I worked for Symless for 2 years and I can tell you first hand that the owner
had little interest in fixing or improving the core functionality, the code
for which has remained largely unchanged for 12-15 years.

Most of the input bugs in the software are a decade old, and unless a
community patch comes along that can be merged, the owner only has interest in
keeping it working on new OS versions, and tarting up the UI/UX to support
Symless as a lifestyle business.

In the 2 years since I left I've seen exactly 3 bugfix releases, one of which
broke TLS, and none of which seemed to contain any significant original work.
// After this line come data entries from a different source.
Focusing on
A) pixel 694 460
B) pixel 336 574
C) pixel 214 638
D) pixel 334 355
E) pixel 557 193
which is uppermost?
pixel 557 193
Supposedly Synergy 3 is in the works, after Synergy 2 (which I worked on) was
scrapped, but this will almost certainly only be a proprietary Electron UI for
the FOSS CLI instead of a Qt/QML UI for the FOSS CLI (as v2 was).

Major versions of Input Director (v2.0) and ShareMouse (v5.0) have been
announced in the last few months, and it looks like significant work has taken
place on both projects. Both of these products need better marketing.

Unfortunately none of the alternatives to Barrier/Synergy seem to want to
support Linux, which remains its moat. The days for that are numbered due to
Wayland though (Synergy uses the X11 XTest extension to inject input).

[0]
[https://github.com/debauchee/barrier](https://github.com/debauchee/barrier)

[1] [https://www.sharemouse.com/](https://www.sharemouse.com/)

[2] [https://www.inputdirector.com](https://www.inputdirector.com)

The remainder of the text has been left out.